第2話 金貨と悪魔と
中学生時代、妖精の呼び出しにチャレンジし、失敗した。悲しかった。書いていて大丈夫か、自分とも思うが大昔そんなことを試みたのである。その時呼んでしまったのは妖精以外のナニモノかであった(と思う)。怖かった。しかしまだ、何かあきらめきれないものがあった。だって妖精、見てないし。見たいんだもん、不思議なモノを。まあ、それが純粋な動機ではあった。
「アレはさ、たぶんちゃんとした呼び出し方じゃなかったんだよ」
そう自分に言い聞かせていた。そう、あれはもとのやり方が違ってただけ。そうよそうよ。
で、次なるターゲットを決めた。それははなんと「悪魔」。ランクとしては明らかに妖精よりヤバい。手をつけていいもんじゃないと思うってか、ダメだろうそんなモノ、という未来からのオバチャンの忠告も耳に入らず、思春期の私は果敢にチャレンジしてしまうのであった。「悪魔呼び出し」に。若さとはバカさでもある。今、激しくそう思う。
やったのは2回。
1回目は水木しげる先生の「悪魔くん」関係の本を参考に。当時、まだ気軽にコンビニでコピーなんかできる時代じゃなかったので、本の上からトレーシングペーパーをかぶせて「魔法の護符」を書き写した。悪魔を使役として使う「魔法の指輪」も完全コピーの、紙のお手製。これが揃えば悪魔は私のしもべよ、ホホホ。まさしく、そんな気持ちであった。
呪文を唱えて呼び出せば、あとは金貨のザクザク詰まった袋を抱えた悪魔がやってきて、その金貨を与えてくれるというもの。しかも、タダで。そんな都合のいい話があるかと思うが、金貨に目のくらんだ少女はそれを行ってみたのである。少し肌寒くなってきた11月の、ある曇りの日であった。
手順通り指輪をはめ(紙の)、魔法の護符(画用紙貼り付け)を左手に、おごそかに呪文を唱える・・・。さすれば、ただちに悪魔があらわれて、金貨の詰まった服を置いてゆくのだ。うひひ。呪文を唱え、しばらくのち部屋のすみに、妖しく光る2つの目が見えた。それはもうはっきりと。「きた」と思った。そして、変化を待った。

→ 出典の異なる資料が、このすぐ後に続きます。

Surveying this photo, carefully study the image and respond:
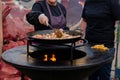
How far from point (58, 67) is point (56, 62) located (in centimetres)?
20

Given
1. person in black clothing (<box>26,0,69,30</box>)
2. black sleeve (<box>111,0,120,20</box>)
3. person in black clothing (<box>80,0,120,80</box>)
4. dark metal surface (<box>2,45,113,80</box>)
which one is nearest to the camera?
dark metal surface (<box>2,45,113,80</box>)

しかし、それだけ。ただ、それだけで終わったのだった。
「あれ?金貨は?ねえ、金貨は?」
悪魔が来なかったということよりも、金貨がどっさり残されていないことのほうが悲しかった。なんだよう、あれだけ頑張ったのに。こうして1回目の呼び出しは、不発に終わった。
2回目の呼び出しは、なんと学校で。しかも友達と。確かその当時の愛読書、平野威馬雄さんの「魔女と悪魔の本」というものを参照に、再度行った記憶がある。いや、ちがうかも。実は2回目のことは実はあんまり覚えていない。もしかしたら「なんにもなかった」と思っていたのは本人たちだけでその実、学校に「呼び出したモノ」が今も棲みついているかもしれない・・・。いやー、すんません。

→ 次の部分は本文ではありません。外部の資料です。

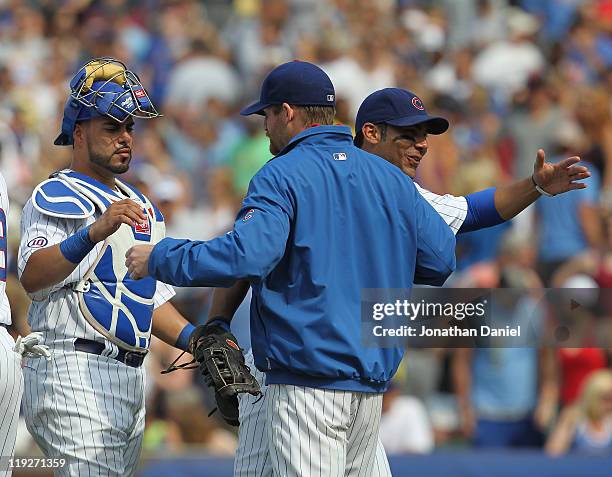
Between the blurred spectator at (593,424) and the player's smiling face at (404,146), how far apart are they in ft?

そうした経験を通し、何か変化があったかと言われれば「やってみたらなんか、興味がなくなってきた」ということは言える。「だって、なんにも起きないんだもん」という体験に基づくものである。あと、「めんどくさいから」という理由も大きい。
かように、ズブのド素人が行う呪法で、そんなひょいひょいと簡単に向うから何かがやってくるはずもないのである。あとから知ったがそのテの呼び出し、なかなかに難しいものであるとも聞く。そりゃそうだろう。

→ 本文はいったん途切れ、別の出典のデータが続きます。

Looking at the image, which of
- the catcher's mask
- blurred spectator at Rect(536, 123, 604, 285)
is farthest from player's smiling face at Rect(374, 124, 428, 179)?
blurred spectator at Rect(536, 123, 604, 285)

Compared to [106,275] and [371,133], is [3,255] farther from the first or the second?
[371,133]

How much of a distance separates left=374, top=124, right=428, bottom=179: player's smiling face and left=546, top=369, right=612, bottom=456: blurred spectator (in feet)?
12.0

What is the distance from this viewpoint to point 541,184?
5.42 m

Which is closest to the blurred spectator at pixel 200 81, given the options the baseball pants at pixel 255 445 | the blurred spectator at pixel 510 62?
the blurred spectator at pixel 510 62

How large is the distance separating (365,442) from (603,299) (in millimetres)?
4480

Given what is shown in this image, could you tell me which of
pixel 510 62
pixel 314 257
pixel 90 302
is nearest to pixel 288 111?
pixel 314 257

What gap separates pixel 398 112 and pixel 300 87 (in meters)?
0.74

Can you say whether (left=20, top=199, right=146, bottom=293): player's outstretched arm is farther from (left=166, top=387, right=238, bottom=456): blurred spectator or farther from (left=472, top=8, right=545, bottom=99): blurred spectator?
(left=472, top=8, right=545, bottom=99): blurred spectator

エネルギーあり余りの思春期、それだけのことに情熱を捧げてしまったのも「この世ならぬもの」への憧れと、「ここではない、どこか」への入り口を探していたところが大きい。実際、呼び出しを手伝ってくれた友達も何か共通した思いがあったと思う。
1回目のとき、金貨をどっさり持った悪魔が現れたらどうするつもりだったのか。親の住宅ローンを楽にしたい気持ちなどはサラサラなく、それを持って自分ひとりどこかに逃げたい気持ちしかなかった。実家は当時、母の干渉と父の無関心からたいへん、居心地の悪いものであった。うざかった。子供なりに
「それだけあれば、別の暮らしができる」
と心底、そう思っていた。頼ってしまったのは悪魔だったが結局現れなかったことにより、神様っているんだなとあとから思った次第である。そのテの道に走ることなくその後、なんだかだあってもまあまあ、幸せだからである。いやホント。
若気の至りというか、昔やってたバカで、マジよかったと今更ながらに思う。しかしタイムマシンがあるなら今、未来から行って過去の自分に「そんなヒマあるなら勉強しろ」と言ってやりたいとも思う。悪魔より自立をすすめたい。オバチャンが話聞いてやるから。